Viele der Athleten, mit denen gesprochen wurde, sagten, sie würden nicht wollen, dass Kinder, die sie in Zukunft haben, Gymnastik machen.

British Gymnastics lehnte es ab, sich zu Einzelfällen zu äußern, sagte jedoch gegenüber BBC Sport in einer Erklärung: "British Gymnastics verurteilt jedes Verhalten, das das Wohlbefinden unserer Turner schädigt. Solche Verhaltensweisen widersprechen völlig unseren Standards für sicheres Coaching.

"Unsere Integritätsabteilung untersucht alle Vorwürfe, die uns gemeldet oder von unserem nationalen Netzwerk von Club-Wohlfahrtsbeauftragten identifiziert wurden, und ergreift Disziplinarmaßnahmen, um ein Wiederauftreten zu verhindern.

"Wir haben in den letzten Jahren besonders hart gearbeitet, um sicherzustellen, dass unsere Sportler- und Trainerkultur transparent, fair und inklusiv ist.

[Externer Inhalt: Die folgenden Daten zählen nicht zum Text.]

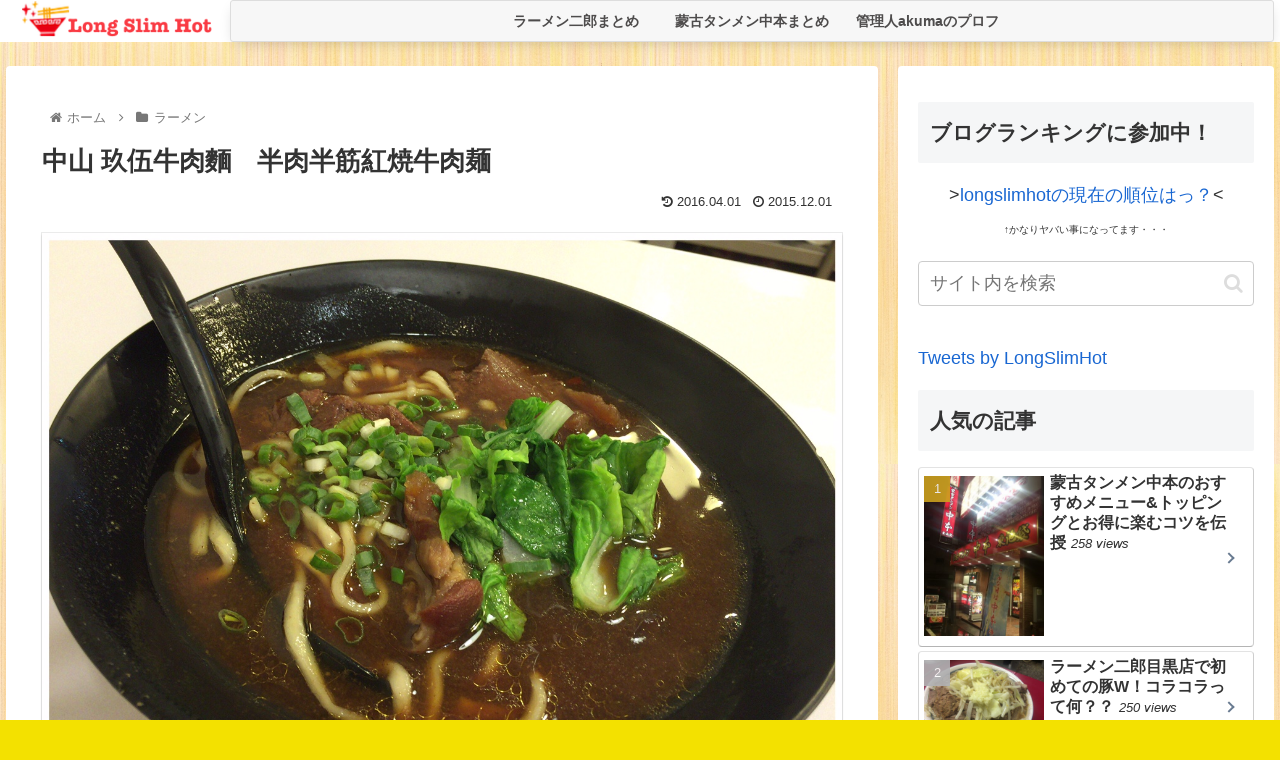

--- FILE ---
content_type: text/html; charset=utf-8
request_url: https://www.google.com/recaptcha/api2/aframe
body_size: 265
content:
<!DOCTYPE HTML><html><head><meta http-equiv="content-type" content="text/html; charset=UTF-8"></head><body><script nonce="GhQNo0QsAAb333i_F0bi0A">/** Anti-fraud and anti-abuse applications only. See google.com/recaptcha */ try{var clients={'sodar':'https://pagead2.googlesyndication.com/pagead/sodar?'};window.addEventListener("message",function(a){try{if(a.source===window.parent){var b=JSON.parse(a.data);var c=clients[b['id']];if(c){var d=document.createElement('img');d.src=c+b['params']+'&rc='+(localStorage.getItem("rc::a")?sessionStorage.getItem("rc::b"):"");window.document.body.appendChild(d);sessionStorage.setItem("rc::e",parseInt(sessionStorage.getItem("rc::e")||0)+1);localStorage.setItem("rc::h",'1762002093917');}}}catch(b){}});window.parent.postMessage("_grecaptcha_ready", "*");}catch(b){}</script></body></html>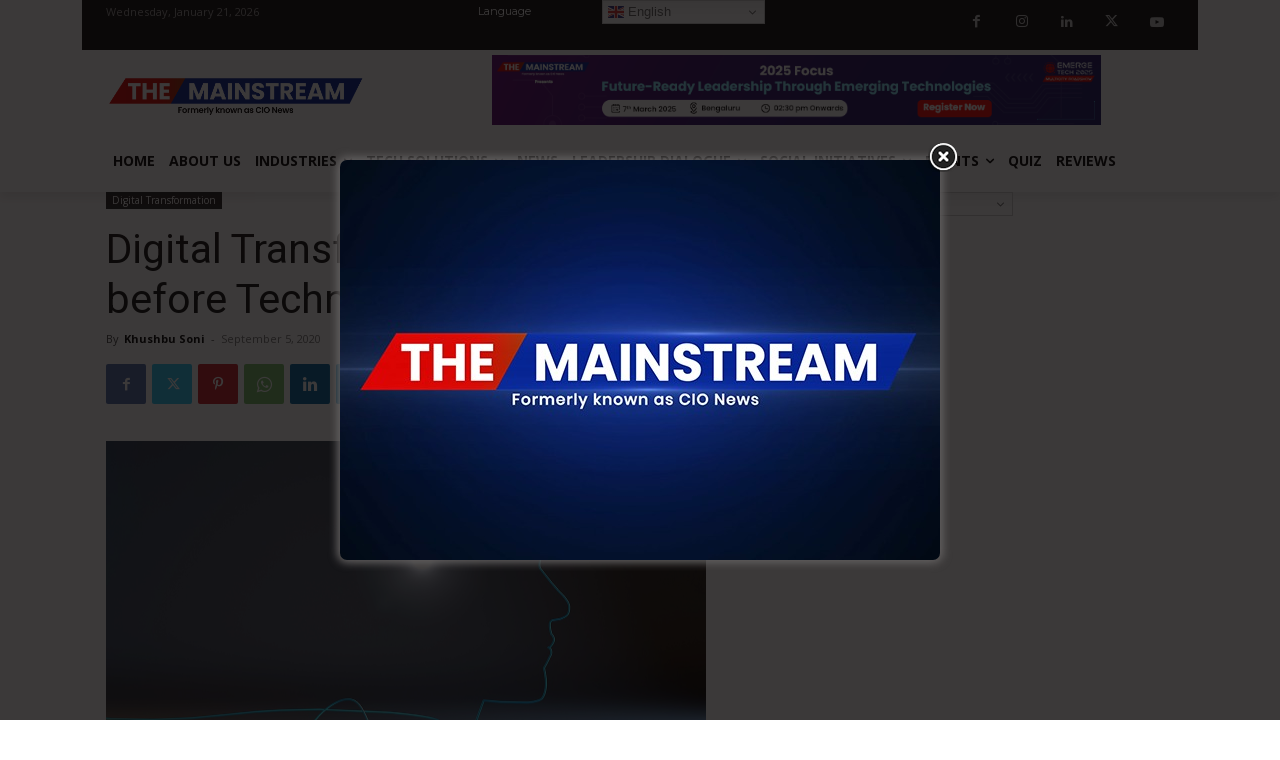

--- FILE ---
content_type: text/html; charset=UTF-8
request_url: https://cionews.co.in/wp-admin/admin-ajax.php?td_theme_name=Newspaper&v=12.6.1
body_size: 25
content:
{"412":144}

"British Gymnastics wendet sich an jeden aktuellen oder früheren Turner, der Bedenken hinsichtlich bestimmter Vorfälle oder Verhaltensweisen hat, und ermutigt ihn, sich an unsere Integritätseinheit zu wenden."

"Wir wollen Unterstützung zeigen"

Letzte Woche hat sich die ehemalige britische Turnerin Jennifer Pinches, die an den Olympischen Spielen 2012 in London teilgenommen hat, an andere Turner in den sozialen Medien gewandt.

"Wir wollten zusammenkommen und nur unsere Unterstützung für jeden zeigen, der misshandelt wurde", sagte der 26-Jährige gegenüber BBC Sport.

"Es geht darum, dass Turner und ein Unterstützungsnetzwerk zusammenkommen.

"Leider haben sich bestimmte Verhaltensweisen beim Turnen etwas normalisiert, inakzeptables Verhalten – und das nicht nur in Großbritannien, sondern auf der ganzen Welt.

"Es gibt einen besseren Weg, das wissen wir. Deshalb wollen wir uns gegen jede Art von schädlichem Verhalten stellen und diejenigen unterstützen, die Misshandlungen erlebt haben. Wir wollen ein sicheres, glückliches und gesundes Umfeld für Turner."